— What the exercise asks —
The line containing "Sailor Moon and Chibi Moon - bad ass!!!" marks the start. Restate it and every following line through the end of the records exactly, and nothing else, leaving out the pictures.

Saved data entries:
== Segment start ==
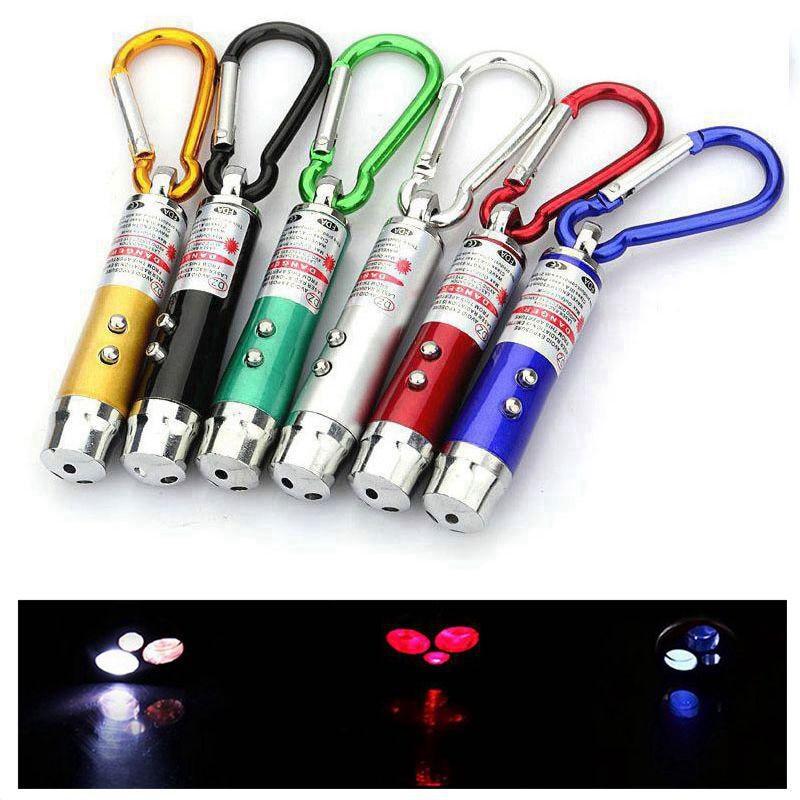 3 в 1 красная лазерная ручка 1 мВт 650 нм Непрерывная волна мини светодиодный светильник-вспышка светильник-луч указка обучающая лазерная ручка для тренировки кошек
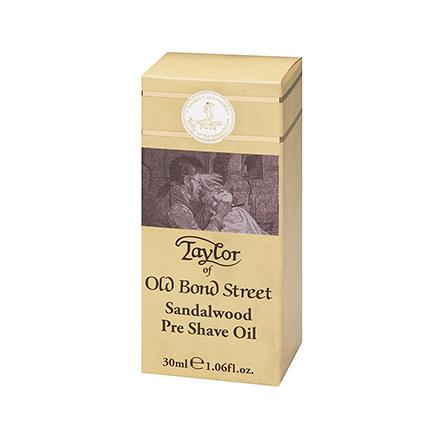 Taylor of Old Bond Street Taylor Sandalwood Pre Shave Oil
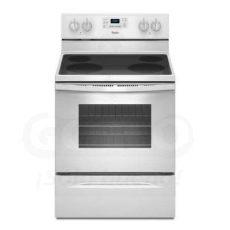 como instalar cocina electrica whirlpool whirlpool cocina el 233 ctrica wfe320moew 4 quemadores gollotienda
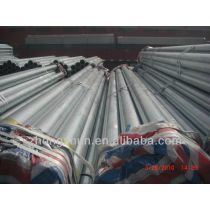 large diameter galvanized ERW steel pipe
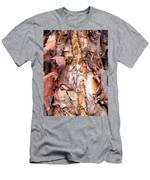 Pealing Bark Upclose Men's T-Shirt (Athletic Fit)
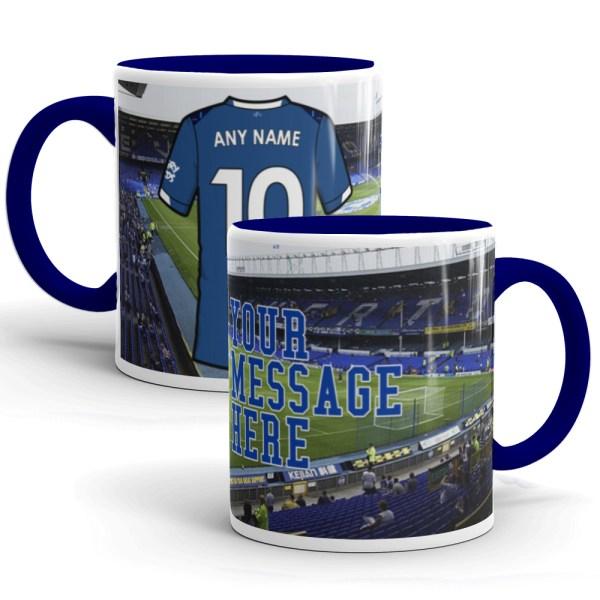 Personalised Everton 2020 Football Mug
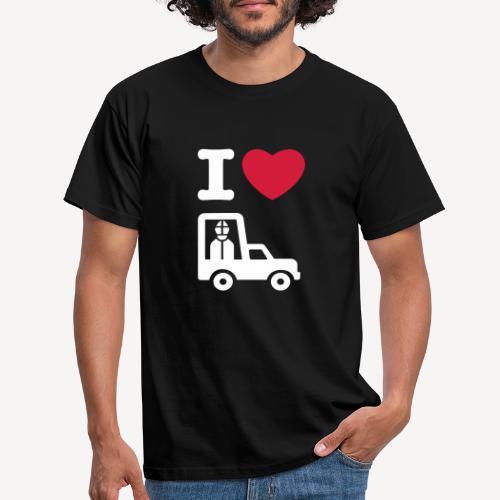 Papst im Auto - Men's T-Shirt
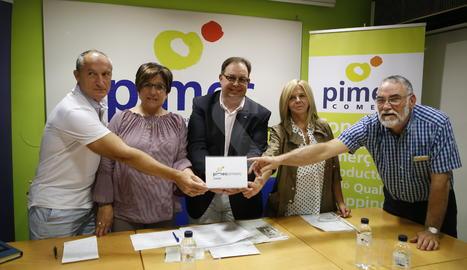 La roda de premsa de Pimec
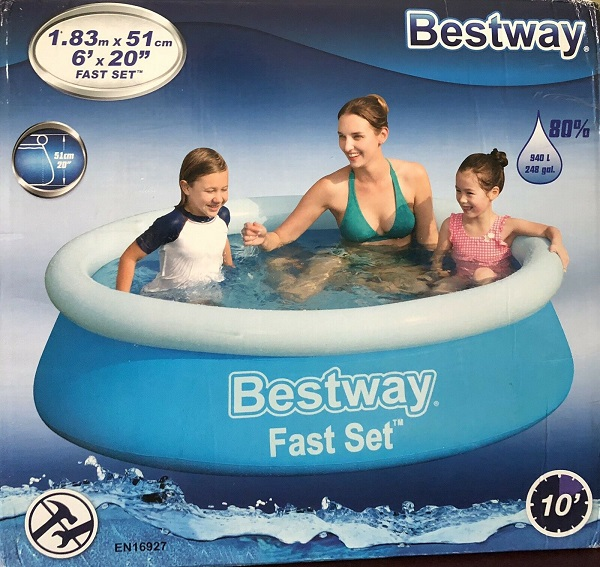 bestway-183m-x-51cm-fast-set-pool-1100l-no-pump-&amp-filter-57392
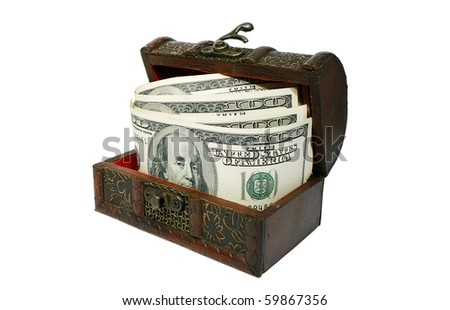 Chest with dollars isolated on white background - stock photo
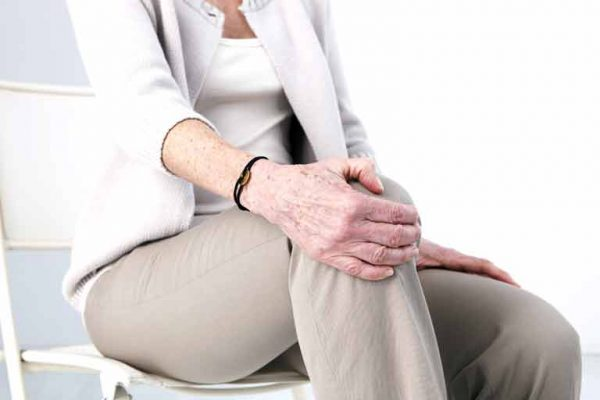 Artrozė: simptomai, prevencija ir gydymas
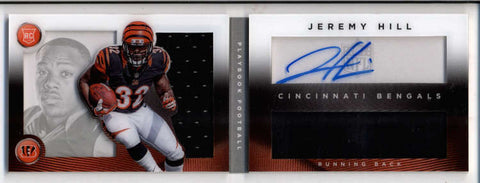 JEREMY HILL 2014 PLAYBOOK DUAL ROOKIE JERSEY AUTOGRAPH AUTO BOOKLET /299 AC1313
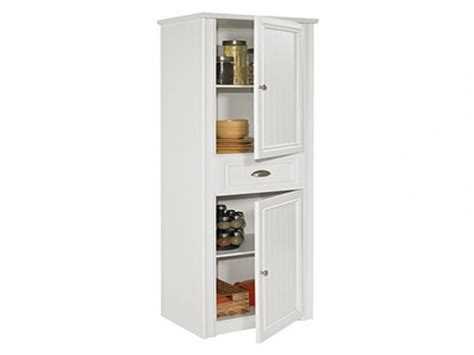 big lots kitchen cabinets big lots kitchen cabinets 17 images 10 elements of a 4631
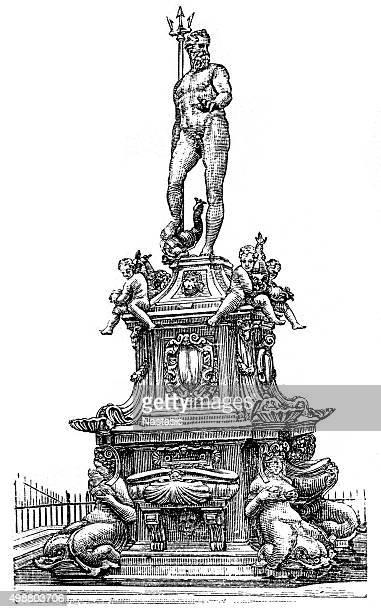 fountain of neptune, bologna, italy - fountain stock illustrations, clip art, cartoons, & icons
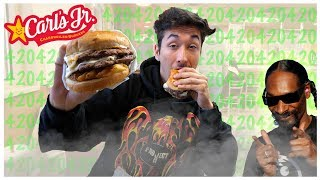 Carl's Jr. CBD Burger Review (1 DAY ONLY)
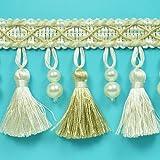 Expo International Nadene Pearl Tassel Fringe Trim Embellishment, 20-Yard, Ivory/Light Gold
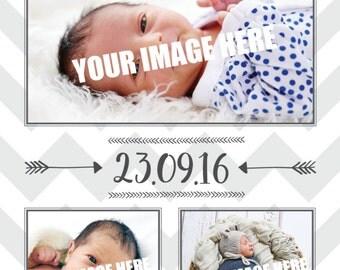 Thank You / Birth Announcement Card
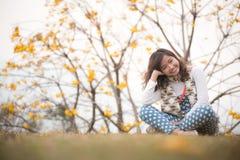 Uśmiech dziewczyna Zdjęcia Royalty Free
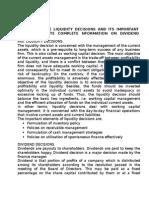Sikkim Manipal University - MBA II Sem Assignment - Financial Management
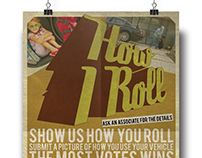 How I Roll - Social Campaign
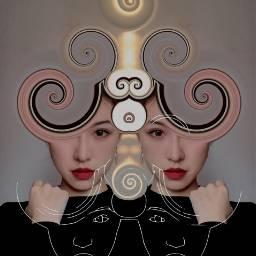 freetoedit faceart magic aesthetic artisticportrait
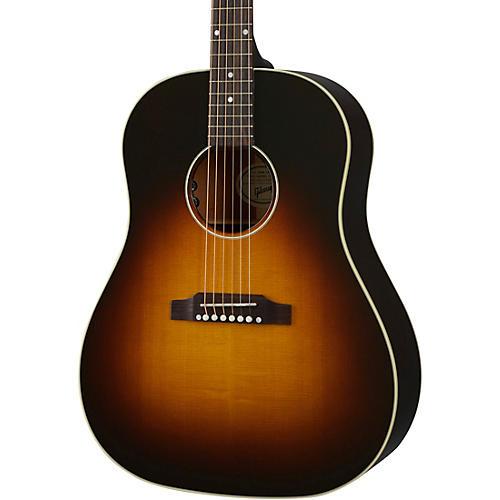 Gibson Slash J-45 Acoustic-Electric Guitar November Burst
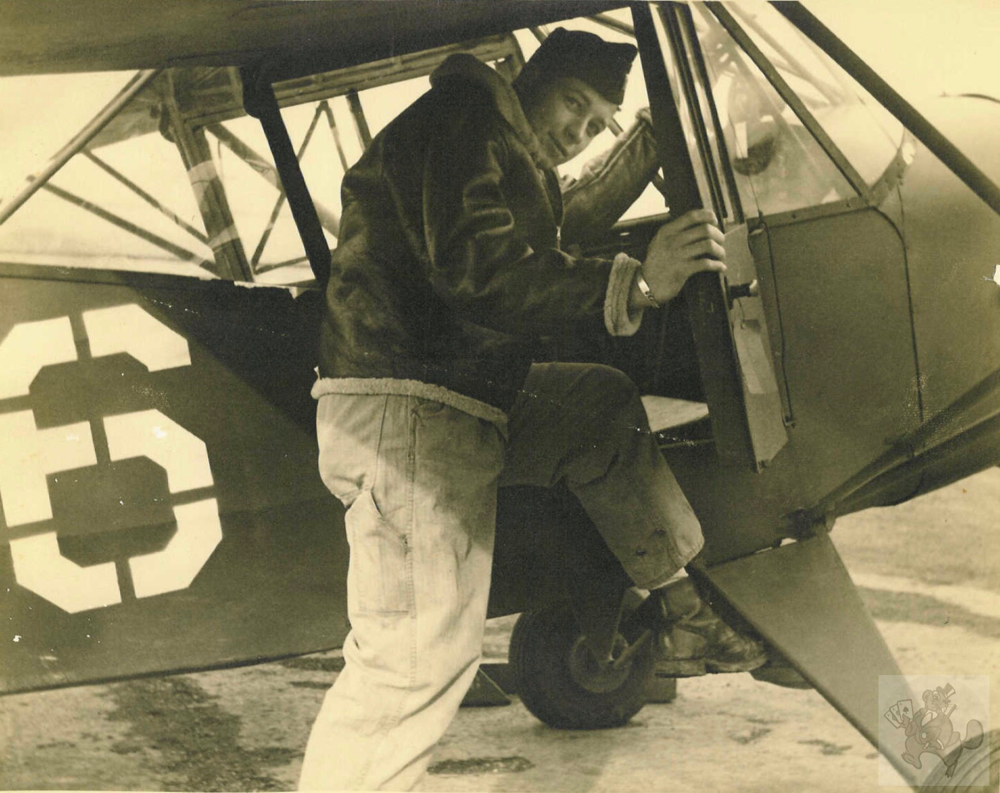 Dick Taylor, L-2, Pittsburg, Kansas, March 1944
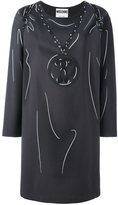 Moschino trompe-l'oeil sweatshirt dress - women - Polyamide/Spandex/Elastane/Rayon - 36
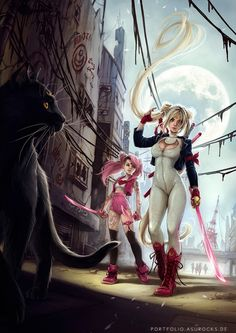 Sailor Moon and Chibi Moon - bad ass!!!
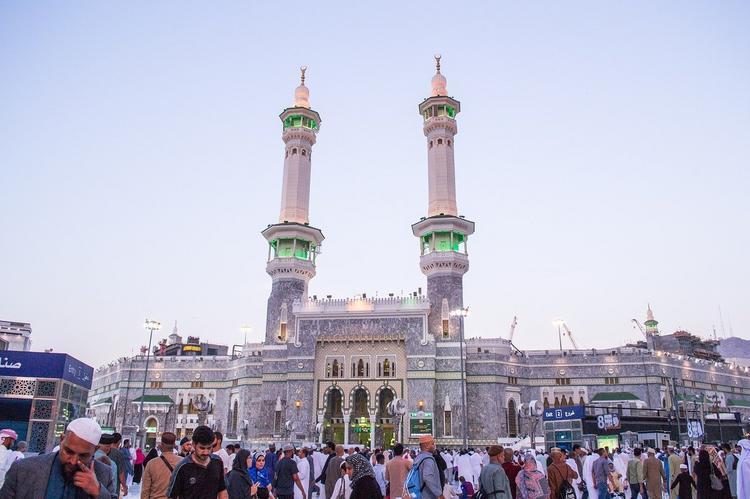 Саудовская Аравия опубликовала правила и условия въезда иностранных туристов в страну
== Segment end ==
— Written response —
 Sailor Moon and Chibi Moon - bad ass!!!
 Саудовская Аравия опубликовала правила и условия въезда иностранных туристов в страну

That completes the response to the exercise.